→ **TASK REQUIREMENTS**:
Name every person identified by name in the Sportsday live page.

By Jamie Lillywhite, Michael Emons and Louise Gwilliam

All times stated are UK

Get involved

  1. Goodbye

    And that is the end of today's Sportsday.

    The Parliament debate into FA governance can be watched live on BBC Parliament.

    It looks like Parliament will be wanting the FA to take some action on how it is governed. There could be big changes for English football in the future.

    Sportsday will be back tomorrow at 08:00 GMT on Friday with a whole host of Premier League news conferences, the third day of the Fed Cup and all the breaking news.

    Thanks for all your comments and bye for now.

  2. 'Root and branch reform'

    Parliament debate into FA governance

    Graham Jones, Labour MP for Hyndburn, said: "It is time for a root and branch reform of this organisation and some sense that the English game is being managed for benefit of all.

    “It can’t just be about the FA. It has got to be about other issues at grassroots level, about the funding of grassroots football."

    The MPs have passed a motion of no confidence in the Football Association.

  3. Chelsea have not won title yet - Conte

    The Premier League Show (22:00 GMT)

    BBC Two

    Watch as Chelsea manager Antonio Conte insists his side are not guaranteed to win the Premier League title this season, despite their nine-point lead over second-placed Tottenham.

    Video content

    Video caption: Chelsea have not won title yet - Conte

    Watch the full interview on the Premier League Show, Thursday, 9 February 22:00 GMT on BBC Two.

  4. Get Involved #bbcsportsday

    How would you reform football?

    Darren King: Stop defenders ushering the ball out of play on goaline it's plain obstruction, they make no attempt to play ball.

    John Ghoti: Only a fool would majorly change the rules of the most popular game on earth. Investment in better refs would be nice though.

→ **RAW DATA**:

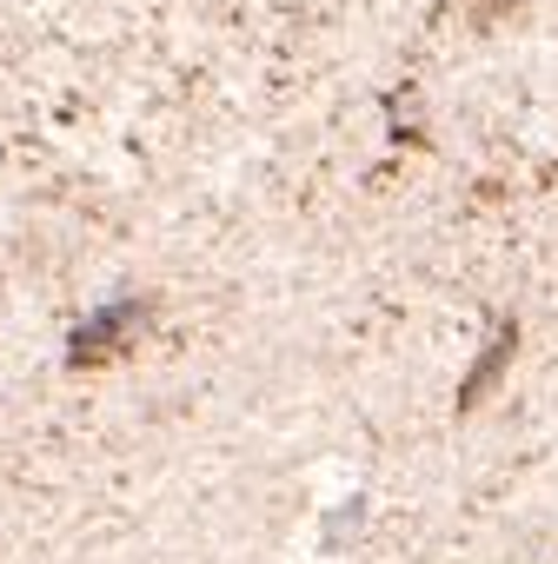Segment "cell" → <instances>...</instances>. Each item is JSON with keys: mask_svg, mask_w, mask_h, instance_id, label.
I'll return each mask as SVG.
<instances>
[{"mask_svg": "<svg viewBox=\"0 0 558 564\" xmlns=\"http://www.w3.org/2000/svg\"><path fill=\"white\" fill-rule=\"evenodd\" d=\"M459 8L479 21V28H492V21H505V14H525V8H545V0H459Z\"/></svg>", "mask_w": 558, "mask_h": 564, "instance_id": "6da1fadb", "label": "cell"}]
</instances>
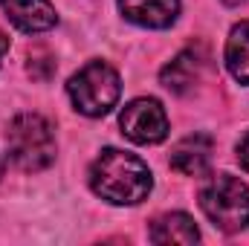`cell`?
Segmentation results:
<instances>
[{
	"mask_svg": "<svg viewBox=\"0 0 249 246\" xmlns=\"http://www.w3.org/2000/svg\"><path fill=\"white\" fill-rule=\"evenodd\" d=\"M90 185L102 200L113 206H136L151 194L154 180L139 157L119 148H107L90 168Z\"/></svg>",
	"mask_w": 249,
	"mask_h": 246,
	"instance_id": "1",
	"label": "cell"
},
{
	"mask_svg": "<svg viewBox=\"0 0 249 246\" xmlns=\"http://www.w3.org/2000/svg\"><path fill=\"white\" fill-rule=\"evenodd\" d=\"M12 162L20 171H44L55 159V133L53 124L38 113H20L15 116L6 130Z\"/></svg>",
	"mask_w": 249,
	"mask_h": 246,
	"instance_id": "2",
	"label": "cell"
},
{
	"mask_svg": "<svg viewBox=\"0 0 249 246\" xmlns=\"http://www.w3.org/2000/svg\"><path fill=\"white\" fill-rule=\"evenodd\" d=\"M67 93H70V99H72L78 113H84V116H105L119 102L122 81H119V72L110 64L90 61L70 78Z\"/></svg>",
	"mask_w": 249,
	"mask_h": 246,
	"instance_id": "3",
	"label": "cell"
},
{
	"mask_svg": "<svg viewBox=\"0 0 249 246\" xmlns=\"http://www.w3.org/2000/svg\"><path fill=\"white\" fill-rule=\"evenodd\" d=\"M200 209L223 232H241L249 226V185L232 174H217L200 191Z\"/></svg>",
	"mask_w": 249,
	"mask_h": 246,
	"instance_id": "4",
	"label": "cell"
},
{
	"mask_svg": "<svg viewBox=\"0 0 249 246\" xmlns=\"http://www.w3.org/2000/svg\"><path fill=\"white\" fill-rule=\"evenodd\" d=\"M122 133L136 145H157L168 136V116L157 99H133L119 116Z\"/></svg>",
	"mask_w": 249,
	"mask_h": 246,
	"instance_id": "5",
	"label": "cell"
},
{
	"mask_svg": "<svg viewBox=\"0 0 249 246\" xmlns=\"http://www.w3.org/2000/svg\"><path fill=\"white\" fill-rule=\"evenodd\" d=\"M212 151H214V142L209 133H191L174 145L171 168L183 177H200L212 165Z\"/></svg>",
	"mask_w": 249,
	"mask_h": 246,
	"instance_id": "6",
	"label": "cell"
},
{
	"mask_svg": "<svg viewBox=\"0 0 249 246\" xmlns=\"http://www.w3.org/2000/svg\"><path fill=\"white\" fill-rule=\"evenodd\" d=\"M119 9L136 26L165 29V26H171L177 20L180 0H119Z\"/></svg>",
	"mask_w": 249,
	"mask_h": 246,
	"instance_id": "7",
	"label": "cell"
},
{
	"mask_svg": "<svg viewBox=\"0 0 249 246\" xmlns=\"http://www.w3.org/2000/svg\"><path fill=\"white\" fill-rule=\"evenodd\" d=\"M6 18L23 32H44L55 26V6L50 0H0Z\"/></svg>",
	"mask_w": 249,
	"mask_h": 246,
	"instance_id": "8",
	"label": "cell"
},
{
	"mask_svg": "<svg viewBox=\"0 0 249 246\" xmlns=\"http://www.w3.org/2000/svg\"><path fill=\"white\" fill-rule=\"evenodd\" d=\"M203 72V53L200 50H183L171 64L162 67L160 78L171 93H188Z\"/></svg>",
	"mask_w": 249,
	"mask_h": 246,
	"instance_id": "9",
	"label": "cell"
},
{
	"mask_svg": "<svg viewBox=\"0 0 249 246\" xmlns=\"http://www.w3.org/2000/svg\"><path fill=\"white\" fill-rule=\"evenodd\" d=\"M151 241L154 244H197L200 232L194 226V220L183 211H171L154 220L151 226Z\"/></svg>",
	"mask_w": 249,
	"mask_h": 246,
	"instance_id": "10",
	"label": "cell"
},
{
	"mask_svg": "<svg viewBox=\"0 0 249 246\" xmlns=\"http://www.w3.org/2000/svg\"><path fill=\"white\" fill-rule=\"evenodd\" d=\"M226 67L241 84H249V20L238 23L226 41Z\"/></svg>",
	"mask_w": 249,
	"mask_h": 246,
	"instance_id": "11",
	"label": "cell"
},
{
	"mask_svg": "<svg viewBox=\"0 0 249 246\" xmlns=\"http://www.w3.org/2000/svg\"><path fill=\"white\" fill-rule=\"evenodd\" d=\"M238 159H241V165L249 171V133L241 139V145H238Z\"/></svg>",
	"mask_w": 249,
	"mask_h": 246,
	"instance_id": "12",
	"label": "cell"
},
{
	"mask_svg": "<svg viewBox=\"0 0 249 246\" xmlns=\"http://www.w3.org/2000/svg\"><path fill=\"white\" fill-rule=\"evenodd\" d=\"M6 53H9V35L0 29V61H3V55H6Z\"/></svg>",
	"mask_w": 249,
	"mask_h": 246,
	"instance_id": "13",
	"label": "cell"
},
{
	"mask_svg": "<svg viewBox=\"0 0 249 246\" xmlns=\"http://www.w3.org/2000/svg\"><path fill=\"white\" fill-rule=\"evenodd\" d=\"M226 6H238V3H244V0H223Z\"/></svg>",
	"mask_w": 249,
	"mask_h": 246,
	"instance_id": "14",
	"label": "cell"
},
{
	"mask_svg": "<svg viewBox=\"0 0 249 246\" xmlns=\"http://www.w3.org/2000/svg\"><path fill=\"white\" fill-rule=\"evenodd\" d=\"M0 174H3V162H0Z\"/></svg>",
	"mask_w": 249,
	"mask_h": 246,
	"instance_id": "15",
	"label": "cell"
}]
</instances>
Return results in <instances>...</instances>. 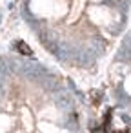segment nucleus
Wrapping results in <instances>:
<instances>
[{"label": "nucleus", "instance_id": "obj_4", "mask_svg": "<svg viewBox=\"0 0 131 133\" xmlns=\"http://www.w3.org/2000/svg\"><path fill=\"white\" fill-rule=\"evenodd\" d=\"M75 60H77L80 66H87V64H91V62H93V57H91L87 51H80V53H77Z\"/></svg>", "mask_w": 131, "mask_h": 133}, {"label": "nucleus", "instance_id": "obj_5", "mask_svg": "<svg viewBox=\"0 0 131 133\" xmlns=\"http://www.w3.org/2000/svg\"><path fill=\"white\" fill-rule=\"evenodd\" d=\"M15 48H17V49H18V51H20L22 55H26V57H29V55H33V51H31V48H29V46H27V44H26L24 40H18V42L15 44Z\"/></svg>", "mask_w": 131, "mask_h": 133}, {"label": "nucleus", "instance_id": "obj_9", "mask_svg": "<svg viewBox=\"0 0 131 133\" xmlns=\"http://www.w3.org/2000/svg\"><path fill=\"white\" fill-rule=\"evenodd\" d=\"M122 133H131V131H129V129H126V131H122Z\"/></svg>", "mask_w": 131, "mask_h": 133}, {"label": "nucleus", "instance_id": "obj_1", "mask_svg": "<svg viewBox=\"0 0 131 133\" xmlns=\"http://www.w3.org/2000/svg\"><path fill=\"white\" fill-rule=\"evenodd\" d=\"M18 73L27 77V78H40V77L46 75V68L40 66L38 62H33V60H22Z\"/></svg>", "mask_w": 131, "mask_h": 133}, {"label": "nucleus", "instance_id": "obj_3", "mask_svg": "<svg viewBox=\"0 0 131 133\" xmlns=\"http://www.w3.org/2000/svg\"><path fill=\"white\" fill-rule=\"evenodd\" d=\"M40 84H42V88H44L46 91H57L58 86H60V80H58V77L46 73L44 77H40Z\"/></svg>", "mask_w": 131, "mask_h": 133}, {"label": "nucleus", "instance_id": "obj_6", "mask_svg": "<svg viewBox=\"0 0 131 133\" xmlns=\"http://www.w3.org/2000/svg\"><path fill=\"white\" fill-rule=\"evenodd\" d=\"M89 95H91V100H93V104H98V102L102 100V91H98V89H93Z\"/></svg>", "mask_w": 131, "mask_h": 133}, {"label": "nucleus", "instance_id": "obj_2", "mask_svg": "<svg viewBox=\"0 0 131 133\" xmlns=\"http://www.w3.org/2000/svg\"><path fill=\"white\" fill-rule=\"evenodd\" d=\"M53 100H55V104H57V108H60V109H71L73 108V98H71V95L67 93V91H64V89H60V91H57L55 95H53Z\"/></svg>", "mask_w": 131, "mask_h": 133}, {"label": "nucleus", "instance_id": "obj_7", "mask_svg": "<svg viewBox=\"0 0 131 133\" xmlns=\"http://www.w3.org/2000/svg\"><path fill=\"white\" fill-rule=\"evenodd\" d=\"M8 75H9V73H8L6 62H4V60H0V80H4V78H6Z\"/></svg>", "mask_w": 131, "mask_h": 133}, {"label": "nucleus", "instance_id": "obj_8", "mask_svg": "<svg viewBox=\"0 0 131 133\" xmlns=\"http://www.w3.org/2000/svg\"><path fill=\"white\" fill-rule=\"evenodd\" d=\"M122 118H124V120H126V122H127V124H131V118H129V117H127V115H122Z\"/></svg>", "mask_w": 131, "mask_h": 133}]
</instances>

→ **COMPLETED EXERCISE**:
Jamie Lillywhite
Michael Emons
Louise Gwilliam
Graham Jones
Antonio Conte
Darren King
John Ghoti